» Problem 1: Rewrite the records as a JSON list of strings, one string per line with blank lines omitted. Start at the line containing "Taking a look" and continue through the end of the records.

[START OF Text provided]

In some embodiments, the performance measurement module 208 may be configured to determine a SUDO measurement of an AI system being evaluated based on classification performance measurements of two classification models provided by the classification training module 206 as described herein with reference to FIGS. 2B-2D. In the example of FIGS. 2B-2D, the AI system being evaluated may be trained to classify data points into one of multiple classes including a first class and a second class. The system 200 may train two classification models and use them to determine a measure of performance (e.g., a SUDO measurement) of the AI system.


As shown in FIG. 2A, the AI performance evaluation system 200 includes a datastore 210. In some embodiments, the datastore 210 may comprise any suitable storage hardware. For example, the datastore 210 may comprise one or more hard drives for data storage. Although in the example embodiment of FIG. 2A the datastore 210 is shown as part of the system 200, in some embodiments the datastore 210 may be separate from the system 200. For example, the datastore 210 may be distributed across one or more external databases. In some embodiments, the datastore 210 may be a database. In some embodiments, the datastore 210 may be a local hard drive of the system 200. As shown in FIG. 2A, the datastore 210 stores working dataset(s) for evaluating performance of AI system(s) (e.g., AI systems 100, 120). The datastore 210 further stores training dataset(s) that the system 200 uses to evaluate performance of the AI system(s). For example, a dataset may be stored as a file (e.g., a text file, a CSV file, an XML file, or another type of file), table (e.g., a database table), or other unit of storage. In some embodiments, a dataset may comprise multiple data structures storing data points (e.g., vectors, matrices, and/or other data structures).

[END OF Text provided]
[START OF Entries shown]

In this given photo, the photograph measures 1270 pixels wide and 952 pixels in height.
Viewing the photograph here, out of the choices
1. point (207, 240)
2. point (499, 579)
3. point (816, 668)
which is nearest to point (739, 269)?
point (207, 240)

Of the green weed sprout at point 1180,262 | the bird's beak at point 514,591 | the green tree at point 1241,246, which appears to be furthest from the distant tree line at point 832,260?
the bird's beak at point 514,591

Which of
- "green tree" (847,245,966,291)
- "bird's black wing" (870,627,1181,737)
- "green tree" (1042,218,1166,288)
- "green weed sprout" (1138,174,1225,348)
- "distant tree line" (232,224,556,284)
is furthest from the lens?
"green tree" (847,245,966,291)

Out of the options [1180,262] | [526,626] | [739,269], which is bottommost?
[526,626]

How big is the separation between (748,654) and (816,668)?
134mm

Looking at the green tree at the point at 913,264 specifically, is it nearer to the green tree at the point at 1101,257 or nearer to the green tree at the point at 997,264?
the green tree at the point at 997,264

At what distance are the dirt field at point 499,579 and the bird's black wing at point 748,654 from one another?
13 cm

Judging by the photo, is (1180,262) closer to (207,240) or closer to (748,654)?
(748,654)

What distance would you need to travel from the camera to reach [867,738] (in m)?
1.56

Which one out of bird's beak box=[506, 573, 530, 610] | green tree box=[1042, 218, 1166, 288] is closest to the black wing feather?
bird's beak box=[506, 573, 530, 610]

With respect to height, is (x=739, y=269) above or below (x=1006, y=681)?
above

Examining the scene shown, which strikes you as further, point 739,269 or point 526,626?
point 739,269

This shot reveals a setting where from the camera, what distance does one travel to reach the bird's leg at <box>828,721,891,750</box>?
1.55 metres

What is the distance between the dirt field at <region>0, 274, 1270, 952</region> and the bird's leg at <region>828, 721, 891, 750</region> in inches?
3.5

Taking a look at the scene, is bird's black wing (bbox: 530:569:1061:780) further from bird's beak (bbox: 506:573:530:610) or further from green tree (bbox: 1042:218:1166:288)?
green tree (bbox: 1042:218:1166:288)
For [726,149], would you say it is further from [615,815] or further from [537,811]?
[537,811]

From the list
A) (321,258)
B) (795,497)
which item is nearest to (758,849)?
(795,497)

[END OF Entries shown]

» Problem 2: According to the text on AI performance evaluation, why does the system train two classification models?

» Final answer 1:
[
  "Taking a look at the scene, is bird's black wing (bbox: 530:569:1061:780) further from bird's beak (bbox: 506:573:530:610) or further from green tree (bbox: 1042:218:1166:288)?",
  "green tree (bbox: 1042:218:1166:288)",
  "For [726,149], would you say it is further from [615,815] or further from [537,811]?",
  "[537,811]",
  "From the list",
  "A) (321,258)",
  "B) (795,497)",
  "which item is nearest to (758,849)?",
  "(795,497)"
]

» Final answer 2: It trains them to determine a measure of the AI system's performance, such as a SUDO measurement. The performance measurement module bases that measurement on the classification performance measurements of the two models that the classification training module provides.